Document extract:
— Start —
Due to the practical importance of CO problems, many algorithms to solve them have been proposed. These algorithms can be classified as either complete or approximate algorithms. Complete algorithms are guaranteed to find, for every CO problem instance, an optimal solution in polynomial time, but for CO problems that are NP-hard (Garey & Johnson, 1979), no polynomial time algorithms exist. Therefore, complete methods might need exponential computation time in the worst case. Thus, the development of approximate methods including CI techniques has received a growing attention where finding optimal solutions cannot be guaranteed but getting good solutions in a significantly reduced amount of time is desirable.

Computational intelligence is used to solve problems that only humans and animals can solve, i.e., problems requiring intelligence (Chen et al., 2001). Artificial Intelligence (AI) has been already established since the mid 1950s, addressing problems that require intelligence in order to be solved. Thus, one may ask, what is the difference between AI and CI? Zadeh (1994, 1998) distinguishes hard computing techniques based on AI from soft computing techniques based on CI. In hard computing, imprecision and uncertainty are undesirable features of a system whereas these are the foremost features in soft computing. Figure 1 shows the difference between AI and CI along with their relationship to hard computing (HC) and soft computing (SC). Zadeh defines soft computing as “a consortium of methodologies that provide a foundation for designing intelligent systems”.

Figure 1.

Artificial intelligence (AI) versus computational intelligence (CI)
— End —
The tasks:
1/ From the passage on optimization and computational intelligence, copy everything from "Due to the practical" down to "time is desirable.".
2/ Condense the paragraph that opens "Computational intelligence is used to solve" in the passage on optimization and computational intelligence into a short bulleted list that keeps its main facts.

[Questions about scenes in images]
— Start —
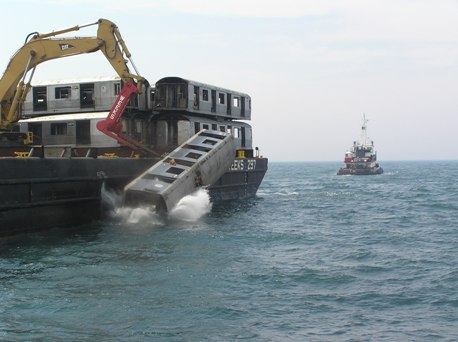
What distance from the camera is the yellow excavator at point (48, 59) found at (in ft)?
96.1

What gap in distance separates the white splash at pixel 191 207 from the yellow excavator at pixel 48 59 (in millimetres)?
7016

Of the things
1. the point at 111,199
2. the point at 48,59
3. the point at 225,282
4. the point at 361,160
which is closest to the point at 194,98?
the point at 48,59

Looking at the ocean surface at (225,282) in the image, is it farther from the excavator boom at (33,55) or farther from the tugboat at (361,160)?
the tugboat at (361,160)

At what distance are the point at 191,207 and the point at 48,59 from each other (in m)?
11.7

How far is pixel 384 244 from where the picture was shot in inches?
867

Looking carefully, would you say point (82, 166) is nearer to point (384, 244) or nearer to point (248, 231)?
point (248, 231)

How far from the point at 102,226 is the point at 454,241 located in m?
15.7

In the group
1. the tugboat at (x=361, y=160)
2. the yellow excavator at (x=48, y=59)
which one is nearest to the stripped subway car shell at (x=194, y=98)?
the yellow excavator at (x=48, y=59)

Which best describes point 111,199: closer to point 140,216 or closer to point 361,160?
point 140,216

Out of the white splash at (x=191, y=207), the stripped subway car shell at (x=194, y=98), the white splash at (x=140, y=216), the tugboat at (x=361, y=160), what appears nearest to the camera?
the white splash at (x=140, y=216)

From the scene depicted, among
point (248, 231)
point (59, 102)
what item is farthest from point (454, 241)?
point (59, 102)

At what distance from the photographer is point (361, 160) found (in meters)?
108

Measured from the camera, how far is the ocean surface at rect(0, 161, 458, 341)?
37.8ft

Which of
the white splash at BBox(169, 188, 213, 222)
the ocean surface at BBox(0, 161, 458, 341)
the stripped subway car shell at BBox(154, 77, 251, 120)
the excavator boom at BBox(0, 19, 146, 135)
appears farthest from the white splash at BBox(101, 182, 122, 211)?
the stripped subway car shell at BBox(154, 77, 251, 120)
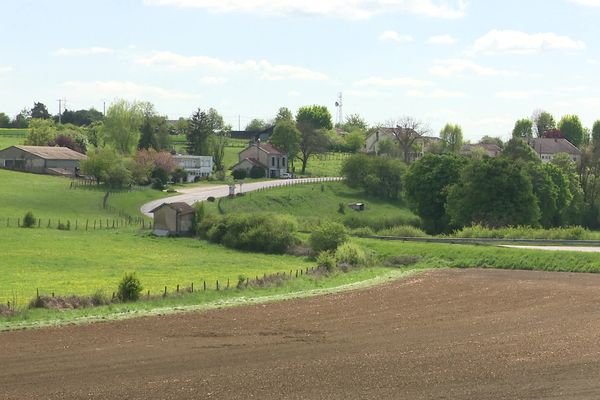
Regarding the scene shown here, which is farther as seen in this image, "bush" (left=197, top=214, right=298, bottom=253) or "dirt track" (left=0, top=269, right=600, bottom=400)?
"bush" (left=197, top=214, right=298, bottom=253)

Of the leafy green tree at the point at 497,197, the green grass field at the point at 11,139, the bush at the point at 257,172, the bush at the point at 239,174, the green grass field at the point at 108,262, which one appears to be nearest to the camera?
the green grass field at the point at 108,262

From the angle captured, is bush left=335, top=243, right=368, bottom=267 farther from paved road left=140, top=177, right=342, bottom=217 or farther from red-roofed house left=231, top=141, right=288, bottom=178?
red-roofed house left=231, top=141, right=288, bottom=178

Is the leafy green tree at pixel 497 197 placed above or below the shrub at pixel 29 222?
above

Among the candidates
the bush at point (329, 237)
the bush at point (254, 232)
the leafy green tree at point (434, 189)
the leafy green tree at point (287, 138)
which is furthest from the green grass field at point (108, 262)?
the leafy green tree at point (287, 138)

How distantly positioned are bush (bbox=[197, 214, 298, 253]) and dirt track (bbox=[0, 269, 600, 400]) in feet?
90.0

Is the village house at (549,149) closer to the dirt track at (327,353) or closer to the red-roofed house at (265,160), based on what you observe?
the red-roofed house at (265,160)

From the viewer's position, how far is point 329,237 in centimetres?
6362

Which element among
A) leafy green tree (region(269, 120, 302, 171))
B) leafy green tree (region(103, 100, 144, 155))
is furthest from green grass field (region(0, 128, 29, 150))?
leafy green tree (region(269, 120, 302, 171))

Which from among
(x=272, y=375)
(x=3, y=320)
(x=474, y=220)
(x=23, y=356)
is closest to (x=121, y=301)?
(x=3, y=320)

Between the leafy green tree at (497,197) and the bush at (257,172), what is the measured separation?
54756 millimetres

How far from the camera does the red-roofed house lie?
148 m

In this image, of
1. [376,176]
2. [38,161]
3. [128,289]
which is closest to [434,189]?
[376,176]

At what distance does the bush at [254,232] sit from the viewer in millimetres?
68688

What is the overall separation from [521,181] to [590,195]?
115ft
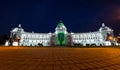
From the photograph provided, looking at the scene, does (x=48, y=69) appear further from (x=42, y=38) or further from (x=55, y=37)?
(x=42, y=38)

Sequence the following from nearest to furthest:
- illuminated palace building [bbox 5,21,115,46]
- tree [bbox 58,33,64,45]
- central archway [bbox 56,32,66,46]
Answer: tree [bbox 58,33,64,45], central archway [bbox 56,32,66,46], illuminated palace building [bbox 5,21,115,46]

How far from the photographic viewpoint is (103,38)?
342 feet

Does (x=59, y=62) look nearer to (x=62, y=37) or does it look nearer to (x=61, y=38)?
(x=61, y=38)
— End —
List of solutions:
1/
Due to the practical importance of CO problems, many algorithms to solve them have been proposed. These algorithms can be classified as either complete or approximate algorithms. Complete algorithms are guaranteed to find, for every CO problem instance, an optimal solution in polynomial time, but for CO problems that are NP-hard (Garey & Johnson, 1979), no polynomial time algorithms exist. Therefore, complete methods might need exponential computation time in the worst case. Thus, the development of approximate methods including CI techniques has received a growing attention where finding optimal solutions cannot be guaranteed but getting good solutions in a significantly reduced amount of time is desirable.

2/
- Computational intelligence (CI) tackles problems that only humans and animals can solve, meaning problems that require intelligence (Chen et al., 2001).
- Artificial Intelligence (AI), established since the mid 1950s, also addresses such problems, which raises the question of how AI and CI differ.
- Zadeh (1994, 1998) separates hard computing techniques based on AI from soft computing techniques based on CI.
- Imprecision and uncertainty are undesirable in hard computing but are the foremost features of soft computing.
- Figure 1 shows the difference between AI and CI and how they relate to hard computing (HC) and soft computing (SC).
- Zadeh defines soft computing as "a consortium of methodologies that provide a foundation for designing intelligent systems."